## Description of the task
With both ends included, repeat exactly the lines of the entries below from the one containing "United States, site archbold_FL-10." down to the one containing "genus: Madoqua", and no others.

## Provided entries
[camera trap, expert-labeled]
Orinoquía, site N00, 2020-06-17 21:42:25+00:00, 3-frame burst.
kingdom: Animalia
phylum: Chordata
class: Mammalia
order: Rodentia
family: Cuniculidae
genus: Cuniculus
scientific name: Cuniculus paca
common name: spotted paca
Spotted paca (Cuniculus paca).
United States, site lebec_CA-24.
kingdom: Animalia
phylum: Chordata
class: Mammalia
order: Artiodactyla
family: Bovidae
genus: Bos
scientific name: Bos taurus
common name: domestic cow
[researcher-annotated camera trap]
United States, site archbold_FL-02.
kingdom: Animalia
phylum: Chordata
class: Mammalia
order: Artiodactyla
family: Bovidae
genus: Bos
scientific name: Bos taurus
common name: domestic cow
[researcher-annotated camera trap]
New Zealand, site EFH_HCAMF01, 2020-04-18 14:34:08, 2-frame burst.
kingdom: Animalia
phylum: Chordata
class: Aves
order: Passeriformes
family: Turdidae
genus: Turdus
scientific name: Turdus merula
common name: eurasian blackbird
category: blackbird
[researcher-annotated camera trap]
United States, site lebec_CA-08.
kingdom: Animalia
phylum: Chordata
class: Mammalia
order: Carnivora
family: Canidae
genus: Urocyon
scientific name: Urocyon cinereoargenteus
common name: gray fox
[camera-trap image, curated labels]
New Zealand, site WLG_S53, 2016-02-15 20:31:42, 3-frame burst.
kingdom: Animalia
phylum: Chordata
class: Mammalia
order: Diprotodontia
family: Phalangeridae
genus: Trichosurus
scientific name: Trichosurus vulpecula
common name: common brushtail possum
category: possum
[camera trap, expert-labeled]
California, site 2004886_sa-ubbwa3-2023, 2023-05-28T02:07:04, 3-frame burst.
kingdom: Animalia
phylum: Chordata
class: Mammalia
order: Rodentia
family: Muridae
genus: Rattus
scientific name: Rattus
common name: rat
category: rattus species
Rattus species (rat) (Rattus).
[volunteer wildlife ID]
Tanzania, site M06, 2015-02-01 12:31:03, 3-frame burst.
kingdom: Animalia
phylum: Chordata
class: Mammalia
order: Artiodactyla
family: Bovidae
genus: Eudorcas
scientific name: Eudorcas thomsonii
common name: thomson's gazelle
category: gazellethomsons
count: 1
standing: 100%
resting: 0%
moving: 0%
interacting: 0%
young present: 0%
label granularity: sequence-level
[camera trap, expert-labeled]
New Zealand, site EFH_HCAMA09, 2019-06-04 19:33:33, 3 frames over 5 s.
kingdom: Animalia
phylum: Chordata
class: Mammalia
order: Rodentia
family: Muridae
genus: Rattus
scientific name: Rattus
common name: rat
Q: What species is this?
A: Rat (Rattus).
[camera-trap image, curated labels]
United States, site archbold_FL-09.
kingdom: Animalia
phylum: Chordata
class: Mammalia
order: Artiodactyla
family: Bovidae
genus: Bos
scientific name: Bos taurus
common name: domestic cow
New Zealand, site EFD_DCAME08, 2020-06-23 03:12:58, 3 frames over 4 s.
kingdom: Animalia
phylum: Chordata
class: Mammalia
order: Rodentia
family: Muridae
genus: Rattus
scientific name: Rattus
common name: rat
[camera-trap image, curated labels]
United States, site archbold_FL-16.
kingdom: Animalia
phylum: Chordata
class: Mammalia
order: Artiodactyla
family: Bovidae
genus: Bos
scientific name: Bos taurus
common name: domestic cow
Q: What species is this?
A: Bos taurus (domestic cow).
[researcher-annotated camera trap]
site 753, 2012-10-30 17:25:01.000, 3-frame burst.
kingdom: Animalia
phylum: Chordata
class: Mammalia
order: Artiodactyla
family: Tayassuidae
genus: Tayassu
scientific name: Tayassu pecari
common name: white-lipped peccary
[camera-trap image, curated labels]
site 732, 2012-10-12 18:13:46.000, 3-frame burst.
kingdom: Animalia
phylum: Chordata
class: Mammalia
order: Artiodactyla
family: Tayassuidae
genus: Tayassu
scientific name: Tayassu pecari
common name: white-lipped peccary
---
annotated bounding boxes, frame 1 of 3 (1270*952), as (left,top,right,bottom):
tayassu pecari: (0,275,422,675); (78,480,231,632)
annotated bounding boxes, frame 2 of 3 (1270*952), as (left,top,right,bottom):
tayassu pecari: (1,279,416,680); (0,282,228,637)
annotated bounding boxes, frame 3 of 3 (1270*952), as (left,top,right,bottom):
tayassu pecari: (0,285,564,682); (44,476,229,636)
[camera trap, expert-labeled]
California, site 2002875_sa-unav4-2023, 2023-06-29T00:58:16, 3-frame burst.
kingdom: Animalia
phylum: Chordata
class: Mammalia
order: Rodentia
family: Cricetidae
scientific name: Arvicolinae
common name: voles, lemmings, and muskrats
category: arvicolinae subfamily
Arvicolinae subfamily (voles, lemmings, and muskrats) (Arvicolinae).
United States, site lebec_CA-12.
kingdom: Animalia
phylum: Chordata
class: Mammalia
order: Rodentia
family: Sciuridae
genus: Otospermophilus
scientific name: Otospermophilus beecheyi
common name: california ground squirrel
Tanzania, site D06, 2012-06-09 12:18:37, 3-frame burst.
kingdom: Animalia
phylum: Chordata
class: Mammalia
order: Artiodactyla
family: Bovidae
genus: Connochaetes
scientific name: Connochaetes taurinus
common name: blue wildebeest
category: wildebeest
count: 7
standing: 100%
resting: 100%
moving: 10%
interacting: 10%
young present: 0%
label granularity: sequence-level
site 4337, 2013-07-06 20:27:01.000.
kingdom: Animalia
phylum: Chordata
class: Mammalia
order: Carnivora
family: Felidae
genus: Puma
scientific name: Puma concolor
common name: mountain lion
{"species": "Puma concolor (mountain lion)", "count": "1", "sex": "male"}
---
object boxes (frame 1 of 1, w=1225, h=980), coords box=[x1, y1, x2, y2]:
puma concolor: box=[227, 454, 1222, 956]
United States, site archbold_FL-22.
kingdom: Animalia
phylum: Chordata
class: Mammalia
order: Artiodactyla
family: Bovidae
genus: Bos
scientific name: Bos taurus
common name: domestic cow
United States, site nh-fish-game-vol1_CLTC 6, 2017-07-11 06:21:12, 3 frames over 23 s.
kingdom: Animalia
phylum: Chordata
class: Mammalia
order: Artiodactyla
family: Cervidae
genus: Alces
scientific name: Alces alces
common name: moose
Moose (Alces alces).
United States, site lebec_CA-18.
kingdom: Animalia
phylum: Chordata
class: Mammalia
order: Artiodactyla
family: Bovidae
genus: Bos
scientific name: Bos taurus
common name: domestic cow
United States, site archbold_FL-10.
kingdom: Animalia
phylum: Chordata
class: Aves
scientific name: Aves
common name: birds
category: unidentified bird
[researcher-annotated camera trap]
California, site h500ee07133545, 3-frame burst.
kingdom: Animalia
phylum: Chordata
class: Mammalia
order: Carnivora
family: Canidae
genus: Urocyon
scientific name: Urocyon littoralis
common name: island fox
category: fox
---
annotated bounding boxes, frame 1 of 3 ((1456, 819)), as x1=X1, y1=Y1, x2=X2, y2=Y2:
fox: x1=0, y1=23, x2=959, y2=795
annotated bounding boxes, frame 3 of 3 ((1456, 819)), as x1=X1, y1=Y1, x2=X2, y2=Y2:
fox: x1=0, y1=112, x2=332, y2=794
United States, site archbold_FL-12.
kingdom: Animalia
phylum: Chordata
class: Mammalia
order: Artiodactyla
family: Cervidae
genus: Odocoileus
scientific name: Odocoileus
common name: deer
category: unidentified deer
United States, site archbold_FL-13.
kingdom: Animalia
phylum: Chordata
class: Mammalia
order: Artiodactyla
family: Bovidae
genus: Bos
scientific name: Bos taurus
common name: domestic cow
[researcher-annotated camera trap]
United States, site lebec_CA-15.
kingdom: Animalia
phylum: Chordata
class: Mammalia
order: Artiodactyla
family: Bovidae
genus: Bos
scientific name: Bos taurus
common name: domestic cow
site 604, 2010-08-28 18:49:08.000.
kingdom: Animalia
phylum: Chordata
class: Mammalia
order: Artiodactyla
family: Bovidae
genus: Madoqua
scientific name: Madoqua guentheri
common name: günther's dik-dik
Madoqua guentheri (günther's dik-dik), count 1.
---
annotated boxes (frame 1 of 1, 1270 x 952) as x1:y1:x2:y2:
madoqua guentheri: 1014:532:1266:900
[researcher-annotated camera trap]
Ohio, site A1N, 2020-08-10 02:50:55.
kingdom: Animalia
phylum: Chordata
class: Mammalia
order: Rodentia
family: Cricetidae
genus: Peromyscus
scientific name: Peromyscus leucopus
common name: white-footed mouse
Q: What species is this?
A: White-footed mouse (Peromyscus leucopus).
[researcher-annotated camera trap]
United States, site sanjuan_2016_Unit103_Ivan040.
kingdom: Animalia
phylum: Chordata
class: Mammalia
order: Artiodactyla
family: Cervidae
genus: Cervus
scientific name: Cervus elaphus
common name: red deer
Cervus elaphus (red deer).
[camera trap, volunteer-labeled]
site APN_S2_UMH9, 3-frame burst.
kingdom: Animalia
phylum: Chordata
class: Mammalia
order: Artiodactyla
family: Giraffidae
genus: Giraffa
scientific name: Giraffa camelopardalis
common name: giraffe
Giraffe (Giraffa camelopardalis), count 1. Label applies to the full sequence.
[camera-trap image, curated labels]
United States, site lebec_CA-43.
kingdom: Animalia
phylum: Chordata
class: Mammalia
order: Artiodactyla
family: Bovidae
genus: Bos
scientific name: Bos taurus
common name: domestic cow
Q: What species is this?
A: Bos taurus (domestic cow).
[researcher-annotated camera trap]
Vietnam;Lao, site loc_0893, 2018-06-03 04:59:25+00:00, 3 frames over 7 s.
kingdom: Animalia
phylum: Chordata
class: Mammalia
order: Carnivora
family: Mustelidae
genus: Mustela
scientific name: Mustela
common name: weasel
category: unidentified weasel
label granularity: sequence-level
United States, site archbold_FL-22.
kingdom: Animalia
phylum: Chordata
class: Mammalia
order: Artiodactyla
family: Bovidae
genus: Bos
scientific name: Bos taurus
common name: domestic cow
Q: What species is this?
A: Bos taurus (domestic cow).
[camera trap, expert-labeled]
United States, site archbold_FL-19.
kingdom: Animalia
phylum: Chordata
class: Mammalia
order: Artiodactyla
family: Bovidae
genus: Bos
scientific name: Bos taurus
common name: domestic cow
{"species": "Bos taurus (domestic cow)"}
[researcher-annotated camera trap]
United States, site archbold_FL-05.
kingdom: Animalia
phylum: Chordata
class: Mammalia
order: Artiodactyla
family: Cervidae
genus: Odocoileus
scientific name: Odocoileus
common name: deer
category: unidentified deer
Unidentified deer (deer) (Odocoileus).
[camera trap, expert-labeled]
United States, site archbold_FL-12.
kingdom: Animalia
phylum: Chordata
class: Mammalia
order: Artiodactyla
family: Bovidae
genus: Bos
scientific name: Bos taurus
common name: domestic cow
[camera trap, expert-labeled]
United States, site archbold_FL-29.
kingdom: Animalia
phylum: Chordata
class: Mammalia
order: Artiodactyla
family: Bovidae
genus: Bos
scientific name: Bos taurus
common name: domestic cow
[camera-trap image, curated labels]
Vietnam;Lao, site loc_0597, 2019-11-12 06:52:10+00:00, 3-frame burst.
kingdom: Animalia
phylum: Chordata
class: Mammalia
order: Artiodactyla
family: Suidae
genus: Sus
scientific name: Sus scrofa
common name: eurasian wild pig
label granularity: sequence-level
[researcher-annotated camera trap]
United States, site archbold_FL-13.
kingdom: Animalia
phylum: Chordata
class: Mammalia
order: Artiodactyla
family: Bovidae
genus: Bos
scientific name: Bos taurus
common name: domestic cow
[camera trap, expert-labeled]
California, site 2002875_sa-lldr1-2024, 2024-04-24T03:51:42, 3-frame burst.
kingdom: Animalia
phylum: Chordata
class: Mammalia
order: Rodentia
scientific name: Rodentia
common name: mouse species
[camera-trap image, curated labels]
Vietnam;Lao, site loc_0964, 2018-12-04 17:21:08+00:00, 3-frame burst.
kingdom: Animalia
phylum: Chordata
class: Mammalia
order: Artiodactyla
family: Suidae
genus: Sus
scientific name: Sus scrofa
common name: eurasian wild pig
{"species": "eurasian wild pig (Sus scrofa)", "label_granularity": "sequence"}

## Answer
United States, site archbold_FL-10.
kingdom: Animalia
phylum: Chordata
class: Aves
scientific name: Aves
common name: birds
category: unidentified bird
[researcher-annotated camera trap]
California, site h500ee07133545, 3-frame burst.
kingdom: Animalia
phylum: Chordata
class: Mammalia
order: Carnivora
family: Canidae
genus: Urocyon
scientific name: Urocyon littoralis
common name: island fox
category: fox
---
annotated bounding boxes, frame 1 of 3 ((1456, 819)), as x1=X1, y1=Y1, x2=X2, y2=Y2:
fox: x1=0, y1=23, x2=959, y2=795
annotated bounding boxes, frame 3 of 3 ((1456, 819)), as x1=X1, y1=Y1, x2=X2, y2=Y2:
fox: x1=0, y1=112, x2=332, y2=794
United States, site archbold_FL-12.
kingdom: Animalia
phylum: Chordata
class: Mammalia
order: Artiodactyla
family: Cervidae
genus: Odocoileus
scientific name: Odocoileus
common name: deer
category: unidentified deer
United States, site archbold_FL-13.
kingdom: Animalia
phylum: Chordata
class: Mammalia
order: Artiodactyla
family: Bovidae
genus: Bos
scientific name: Bos taurus
common name: domestic cow
[researcher-annotated camera trap]
United States, site lebec_CA-15.
kingdom: Animalia
phylum: Chordata
class: Mammalia
order: Artiodactyla
family: Bovidae
genus: Bos
scientific name: Bos taurus
common name: domestic cow
site 604, 2010-08-28 18:49:08.000.
kingdom: Animalia
phylum: Chordata
class: Mammalia
order: Artiodactyla
family: Bovidae
genus: Madoqua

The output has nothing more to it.